Cross360: 360° Depth Estimation via Cross-Attention

• Cross360 is a cross-attention-based deep learning architecture that fuses global equirectangular (ERP) context with distortion-free tangent patch features for 360° depth estimation.
• It addresses challenges like spherical distortion and spatial discontinuity using cross-projection feature alignment and progressive multi-scale feature aggregation.
• By leveraging CPFA and PFAA, Cross360 achieves state-of-the-art performance on benchmarks such as Matterport3D, Structured3D, and 3D60 with significant error reductions.

Cross360 refers to a cross-attention-based deep learning architecture for monocular 360° depth estimation that addresses the fundamental challenges of preserving global continuity and mitigating distortion in spherical images. By leveraging cross projections and progressive feature aggregation, Cross360 achieves state-of-the-art results on both real and synthetic 360° vision benchmarks, significantly outperforming previous methods that fuse local and global representations across projections (Huang et al., 24 Jan 2026).

• Exercise task 1
Answer these questions from the Cross360 summary, marking each answer with the letter of its question:
(a) What two kinds of features does Cross360 fuse?
(b) Which benchmarks are named?
(c) Which work and date does the summary cite?
• Exercise task 2
Please rewrite the part of the Cross360 summary that opens with the words containing "Cross360: 360° Depth" and closes with "360° depth estimation.", substituting "perspective patch" for "tangent patch".
• Exercise task 3
Pick up the Cross360 summary after its last sentence and keep writing.

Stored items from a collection
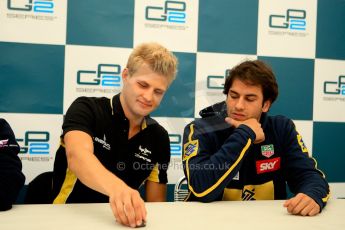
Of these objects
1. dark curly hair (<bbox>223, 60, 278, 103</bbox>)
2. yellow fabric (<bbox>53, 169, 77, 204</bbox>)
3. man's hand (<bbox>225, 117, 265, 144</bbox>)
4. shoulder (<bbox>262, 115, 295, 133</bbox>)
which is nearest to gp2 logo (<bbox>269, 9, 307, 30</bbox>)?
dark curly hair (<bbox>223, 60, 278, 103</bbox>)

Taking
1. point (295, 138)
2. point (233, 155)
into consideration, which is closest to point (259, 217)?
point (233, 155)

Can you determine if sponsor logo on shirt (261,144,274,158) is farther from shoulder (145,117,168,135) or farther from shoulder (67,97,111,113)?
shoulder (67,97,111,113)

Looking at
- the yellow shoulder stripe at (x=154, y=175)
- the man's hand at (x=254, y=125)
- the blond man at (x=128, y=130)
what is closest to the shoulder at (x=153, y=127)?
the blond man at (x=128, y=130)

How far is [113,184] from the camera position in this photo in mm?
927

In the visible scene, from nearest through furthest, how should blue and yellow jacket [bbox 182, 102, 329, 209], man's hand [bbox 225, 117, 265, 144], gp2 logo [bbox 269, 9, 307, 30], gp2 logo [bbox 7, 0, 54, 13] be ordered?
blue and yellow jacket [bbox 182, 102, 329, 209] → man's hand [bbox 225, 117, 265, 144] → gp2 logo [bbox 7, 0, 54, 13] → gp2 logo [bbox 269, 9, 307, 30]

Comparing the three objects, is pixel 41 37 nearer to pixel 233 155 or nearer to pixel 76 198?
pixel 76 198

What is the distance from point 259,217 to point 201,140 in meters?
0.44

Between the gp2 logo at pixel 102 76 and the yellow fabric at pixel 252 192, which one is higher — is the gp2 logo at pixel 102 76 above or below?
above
--
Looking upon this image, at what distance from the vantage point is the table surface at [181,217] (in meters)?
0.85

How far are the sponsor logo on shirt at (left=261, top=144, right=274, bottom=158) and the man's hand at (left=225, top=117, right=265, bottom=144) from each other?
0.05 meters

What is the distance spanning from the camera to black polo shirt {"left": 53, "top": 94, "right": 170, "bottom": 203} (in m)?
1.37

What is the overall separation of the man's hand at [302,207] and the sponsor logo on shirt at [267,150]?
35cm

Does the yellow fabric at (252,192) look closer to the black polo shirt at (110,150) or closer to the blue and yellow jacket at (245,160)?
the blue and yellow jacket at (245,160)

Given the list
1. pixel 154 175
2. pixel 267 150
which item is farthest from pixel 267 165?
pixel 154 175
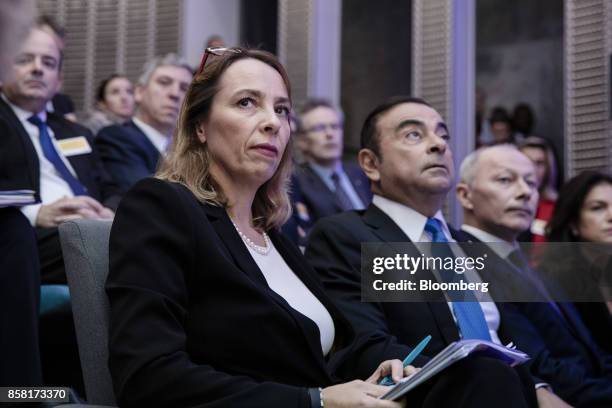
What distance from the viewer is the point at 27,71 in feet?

• Exercise output 1
(a) Global equirectangular (ERP) context and distortion-free tangent patch features.
(b) Matterport3D, Structured3D, and 3D60.
(c) Huang et al., 24 Jan 2026.

• Exercise output 2
Cross360: 360° Depth Estimation via Cross-Attention

• Cross360 is a cross-attention-based deep learning architecture that fuses global equirectangular (ERP) context with distortion-free perspective patch features for 360° depth estimation.

• Exercise output 3
1. Motivation and Problem Formulation

Monocular 360° depth estimation requires predicting per-pixel depth from a single panoramic image, typically in equirectangular projection (ERP). Existing representations for panoramic images either suffer from global spatial discontinuity (e.g., cube maps, tangent/local patches) or significant spherical distortion, especially near the poles (ERP). Methods that fuse ERP with local projections, such as tangent patches, typically use local patch features with limited global awareness and encounter feature misalignment at patch boundaries. Cross360 addresses these limitations by integrating global ERP context and local distortion-free patch detail through cross-attention-based feature alignment and multi-scale progressive feature fusion (Huang et al., 24 Jan 2026).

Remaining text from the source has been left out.